**DATA TO PROCESS:**
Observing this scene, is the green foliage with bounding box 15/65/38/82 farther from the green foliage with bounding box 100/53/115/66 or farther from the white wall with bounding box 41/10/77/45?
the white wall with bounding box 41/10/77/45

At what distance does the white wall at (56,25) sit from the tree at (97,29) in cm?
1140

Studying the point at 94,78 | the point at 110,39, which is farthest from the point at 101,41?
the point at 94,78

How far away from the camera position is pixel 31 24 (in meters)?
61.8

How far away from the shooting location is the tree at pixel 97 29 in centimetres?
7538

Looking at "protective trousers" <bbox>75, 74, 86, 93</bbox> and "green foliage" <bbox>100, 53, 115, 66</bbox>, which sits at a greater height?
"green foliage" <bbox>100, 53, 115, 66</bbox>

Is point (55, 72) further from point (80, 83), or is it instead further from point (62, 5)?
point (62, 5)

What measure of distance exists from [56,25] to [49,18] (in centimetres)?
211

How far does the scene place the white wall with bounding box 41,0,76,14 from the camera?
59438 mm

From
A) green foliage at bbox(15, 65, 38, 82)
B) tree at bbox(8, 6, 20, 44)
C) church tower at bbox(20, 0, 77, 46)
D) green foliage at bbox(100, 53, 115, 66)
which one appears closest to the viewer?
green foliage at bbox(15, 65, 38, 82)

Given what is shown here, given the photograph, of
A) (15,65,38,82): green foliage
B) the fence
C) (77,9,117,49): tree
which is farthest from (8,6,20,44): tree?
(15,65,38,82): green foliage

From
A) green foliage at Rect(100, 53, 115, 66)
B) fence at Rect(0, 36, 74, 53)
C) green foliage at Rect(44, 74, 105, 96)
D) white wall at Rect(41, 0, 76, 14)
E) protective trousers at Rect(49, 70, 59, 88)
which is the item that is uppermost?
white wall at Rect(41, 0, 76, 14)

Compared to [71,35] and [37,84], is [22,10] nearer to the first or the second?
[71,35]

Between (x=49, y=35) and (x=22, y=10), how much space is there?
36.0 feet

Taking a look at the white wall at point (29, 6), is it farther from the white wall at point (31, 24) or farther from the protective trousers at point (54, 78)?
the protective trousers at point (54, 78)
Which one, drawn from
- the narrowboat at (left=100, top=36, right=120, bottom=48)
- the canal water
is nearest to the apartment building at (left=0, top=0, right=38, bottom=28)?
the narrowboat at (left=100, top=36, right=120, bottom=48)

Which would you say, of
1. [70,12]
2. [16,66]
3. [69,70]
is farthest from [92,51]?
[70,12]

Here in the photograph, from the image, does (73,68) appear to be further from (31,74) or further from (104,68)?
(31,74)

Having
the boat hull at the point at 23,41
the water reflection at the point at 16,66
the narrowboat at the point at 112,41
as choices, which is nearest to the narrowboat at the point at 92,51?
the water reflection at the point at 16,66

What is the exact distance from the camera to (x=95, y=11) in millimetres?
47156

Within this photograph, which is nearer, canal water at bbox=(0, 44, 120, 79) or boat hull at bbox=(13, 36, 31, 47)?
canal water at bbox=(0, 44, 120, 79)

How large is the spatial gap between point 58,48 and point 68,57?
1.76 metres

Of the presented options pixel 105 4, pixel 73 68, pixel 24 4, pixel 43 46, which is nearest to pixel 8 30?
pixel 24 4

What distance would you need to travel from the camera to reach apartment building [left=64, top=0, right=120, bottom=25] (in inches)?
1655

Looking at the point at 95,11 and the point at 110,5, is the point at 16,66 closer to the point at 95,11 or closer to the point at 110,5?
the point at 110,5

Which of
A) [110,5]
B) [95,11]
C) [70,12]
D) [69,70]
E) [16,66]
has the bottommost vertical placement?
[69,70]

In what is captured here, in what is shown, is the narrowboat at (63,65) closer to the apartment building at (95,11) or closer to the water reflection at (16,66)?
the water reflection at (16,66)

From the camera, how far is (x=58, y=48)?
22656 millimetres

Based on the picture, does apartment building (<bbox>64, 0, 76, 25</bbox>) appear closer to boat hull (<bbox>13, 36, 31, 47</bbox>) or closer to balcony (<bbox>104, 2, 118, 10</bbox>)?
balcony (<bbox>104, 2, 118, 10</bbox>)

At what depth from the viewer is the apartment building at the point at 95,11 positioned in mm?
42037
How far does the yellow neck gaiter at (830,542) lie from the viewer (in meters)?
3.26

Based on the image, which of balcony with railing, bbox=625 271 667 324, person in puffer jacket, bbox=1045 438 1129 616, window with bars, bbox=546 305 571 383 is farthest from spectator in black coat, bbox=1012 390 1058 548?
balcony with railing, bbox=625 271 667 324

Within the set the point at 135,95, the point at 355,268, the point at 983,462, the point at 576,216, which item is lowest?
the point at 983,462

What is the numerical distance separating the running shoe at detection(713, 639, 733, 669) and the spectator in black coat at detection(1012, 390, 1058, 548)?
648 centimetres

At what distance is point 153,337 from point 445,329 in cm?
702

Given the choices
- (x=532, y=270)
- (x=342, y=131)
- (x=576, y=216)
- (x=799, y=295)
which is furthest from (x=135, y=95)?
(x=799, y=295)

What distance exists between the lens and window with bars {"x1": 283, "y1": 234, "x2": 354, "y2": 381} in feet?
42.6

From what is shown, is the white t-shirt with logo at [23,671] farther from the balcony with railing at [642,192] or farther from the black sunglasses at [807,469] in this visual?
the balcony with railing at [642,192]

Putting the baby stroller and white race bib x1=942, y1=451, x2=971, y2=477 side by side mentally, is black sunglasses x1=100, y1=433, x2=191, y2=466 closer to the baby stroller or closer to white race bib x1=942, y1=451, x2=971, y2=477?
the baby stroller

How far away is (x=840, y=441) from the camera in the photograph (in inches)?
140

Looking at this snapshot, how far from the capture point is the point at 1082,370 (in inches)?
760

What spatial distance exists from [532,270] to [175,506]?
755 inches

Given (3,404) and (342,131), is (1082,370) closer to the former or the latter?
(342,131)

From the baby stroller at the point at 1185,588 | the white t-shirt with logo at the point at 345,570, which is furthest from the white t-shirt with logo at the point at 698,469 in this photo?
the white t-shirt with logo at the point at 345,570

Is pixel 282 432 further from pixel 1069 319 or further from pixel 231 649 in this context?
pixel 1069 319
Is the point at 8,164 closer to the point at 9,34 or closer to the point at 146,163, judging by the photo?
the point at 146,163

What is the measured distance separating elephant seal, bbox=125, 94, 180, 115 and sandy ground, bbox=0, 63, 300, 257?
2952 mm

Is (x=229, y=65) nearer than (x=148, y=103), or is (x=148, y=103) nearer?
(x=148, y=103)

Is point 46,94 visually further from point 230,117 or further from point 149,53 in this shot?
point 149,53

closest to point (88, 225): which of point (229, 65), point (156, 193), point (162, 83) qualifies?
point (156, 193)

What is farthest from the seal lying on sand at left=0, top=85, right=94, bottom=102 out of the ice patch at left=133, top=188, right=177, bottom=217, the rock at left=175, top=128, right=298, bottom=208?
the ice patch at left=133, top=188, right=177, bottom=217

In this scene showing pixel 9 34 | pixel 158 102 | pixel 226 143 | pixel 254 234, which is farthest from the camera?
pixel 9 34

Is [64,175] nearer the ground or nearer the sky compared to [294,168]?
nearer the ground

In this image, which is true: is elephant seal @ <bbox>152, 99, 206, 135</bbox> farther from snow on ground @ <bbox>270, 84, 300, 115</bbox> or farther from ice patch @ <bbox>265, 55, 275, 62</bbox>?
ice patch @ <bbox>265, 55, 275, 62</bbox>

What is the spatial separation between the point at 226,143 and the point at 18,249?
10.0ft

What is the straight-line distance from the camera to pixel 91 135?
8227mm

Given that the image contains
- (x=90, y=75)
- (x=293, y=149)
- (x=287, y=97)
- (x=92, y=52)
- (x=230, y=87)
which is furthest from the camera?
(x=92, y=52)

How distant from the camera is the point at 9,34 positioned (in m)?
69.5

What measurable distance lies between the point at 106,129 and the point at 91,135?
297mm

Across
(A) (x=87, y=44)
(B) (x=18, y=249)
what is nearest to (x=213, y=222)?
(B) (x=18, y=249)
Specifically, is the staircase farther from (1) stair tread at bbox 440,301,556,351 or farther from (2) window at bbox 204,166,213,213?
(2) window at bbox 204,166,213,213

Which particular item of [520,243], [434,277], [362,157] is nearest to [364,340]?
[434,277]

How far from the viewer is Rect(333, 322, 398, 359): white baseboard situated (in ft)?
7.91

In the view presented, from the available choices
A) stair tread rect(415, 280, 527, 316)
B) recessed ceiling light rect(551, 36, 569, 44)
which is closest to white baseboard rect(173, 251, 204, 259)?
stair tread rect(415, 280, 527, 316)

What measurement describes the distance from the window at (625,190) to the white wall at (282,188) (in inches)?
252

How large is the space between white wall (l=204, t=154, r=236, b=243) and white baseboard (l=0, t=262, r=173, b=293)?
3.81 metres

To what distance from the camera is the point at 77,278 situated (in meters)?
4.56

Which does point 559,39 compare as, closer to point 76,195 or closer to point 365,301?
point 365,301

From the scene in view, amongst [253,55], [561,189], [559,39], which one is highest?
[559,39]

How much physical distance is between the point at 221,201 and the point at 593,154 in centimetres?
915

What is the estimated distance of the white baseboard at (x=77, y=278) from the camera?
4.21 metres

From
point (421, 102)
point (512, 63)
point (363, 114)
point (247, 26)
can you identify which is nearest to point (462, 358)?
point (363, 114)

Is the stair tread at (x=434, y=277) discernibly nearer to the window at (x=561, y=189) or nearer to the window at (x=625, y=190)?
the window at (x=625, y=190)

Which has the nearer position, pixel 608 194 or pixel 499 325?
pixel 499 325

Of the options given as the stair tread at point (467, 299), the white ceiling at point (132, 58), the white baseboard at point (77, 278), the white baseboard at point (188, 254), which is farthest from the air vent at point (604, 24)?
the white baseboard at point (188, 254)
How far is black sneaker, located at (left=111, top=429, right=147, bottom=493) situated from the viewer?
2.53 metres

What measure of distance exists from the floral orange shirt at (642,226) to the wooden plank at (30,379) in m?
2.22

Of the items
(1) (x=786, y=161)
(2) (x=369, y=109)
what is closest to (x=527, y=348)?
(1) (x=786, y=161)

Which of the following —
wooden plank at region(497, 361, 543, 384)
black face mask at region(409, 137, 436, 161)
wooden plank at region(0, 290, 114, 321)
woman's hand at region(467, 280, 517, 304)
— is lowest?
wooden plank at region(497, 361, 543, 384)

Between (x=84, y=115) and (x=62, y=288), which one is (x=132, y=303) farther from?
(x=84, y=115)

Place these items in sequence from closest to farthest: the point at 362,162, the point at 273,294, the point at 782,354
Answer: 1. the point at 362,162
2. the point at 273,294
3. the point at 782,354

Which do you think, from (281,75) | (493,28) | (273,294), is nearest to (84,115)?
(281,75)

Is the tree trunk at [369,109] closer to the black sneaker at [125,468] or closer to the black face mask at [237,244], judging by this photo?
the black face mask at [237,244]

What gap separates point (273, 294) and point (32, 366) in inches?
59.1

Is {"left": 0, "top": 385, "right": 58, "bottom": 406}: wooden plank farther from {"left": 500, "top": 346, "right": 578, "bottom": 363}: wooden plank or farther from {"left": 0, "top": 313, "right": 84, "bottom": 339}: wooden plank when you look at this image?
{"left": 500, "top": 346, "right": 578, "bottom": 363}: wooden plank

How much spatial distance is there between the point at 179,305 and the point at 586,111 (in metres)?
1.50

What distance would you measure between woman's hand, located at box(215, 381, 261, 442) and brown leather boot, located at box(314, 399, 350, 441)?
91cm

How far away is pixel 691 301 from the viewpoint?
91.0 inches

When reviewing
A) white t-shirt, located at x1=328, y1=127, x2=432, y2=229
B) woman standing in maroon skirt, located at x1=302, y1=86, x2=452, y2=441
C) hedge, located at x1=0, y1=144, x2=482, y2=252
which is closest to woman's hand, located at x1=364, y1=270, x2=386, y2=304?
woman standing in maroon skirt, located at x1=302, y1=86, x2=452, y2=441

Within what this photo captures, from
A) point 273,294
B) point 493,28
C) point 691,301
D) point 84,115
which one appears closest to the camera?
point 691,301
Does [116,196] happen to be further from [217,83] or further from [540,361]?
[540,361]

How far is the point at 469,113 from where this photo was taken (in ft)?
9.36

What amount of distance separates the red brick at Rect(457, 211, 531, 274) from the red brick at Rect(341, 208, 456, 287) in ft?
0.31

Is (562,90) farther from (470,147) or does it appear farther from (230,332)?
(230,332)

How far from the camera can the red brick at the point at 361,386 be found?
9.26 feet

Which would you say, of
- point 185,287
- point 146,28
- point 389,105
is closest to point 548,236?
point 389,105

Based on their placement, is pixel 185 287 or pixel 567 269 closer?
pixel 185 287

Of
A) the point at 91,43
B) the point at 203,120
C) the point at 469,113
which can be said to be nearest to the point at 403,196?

**GIVEN INSTRUCTION:**
Copy out again, without any change, the rows above from the line with "Which of the following —" to the line with "3. the point at 782,354", including both of those lines.

**WRITTEN ANSWER:**
Which of the following —
wooden plank at region(497, 361, 543, 384)
black face mask at region(409, 137, 436, 161)
wooden plank at region(0, 290, 114, 321)
woman's hand at region(467, 280, 517, 304)
— is lowest?
wooden plank at region(497, 361, 543, 384)

Between (x=84, y=115) and (x=62, y=288), which one is (x=132, y=303) farther from?
(x=84, y=115)

Place these items in sequence from closest to farthest: the point at 362,162, the point at 273,294, the point at 782,354
Answer: 1. the point at 362,162
2. the point at 273,294
3. the point at 782,354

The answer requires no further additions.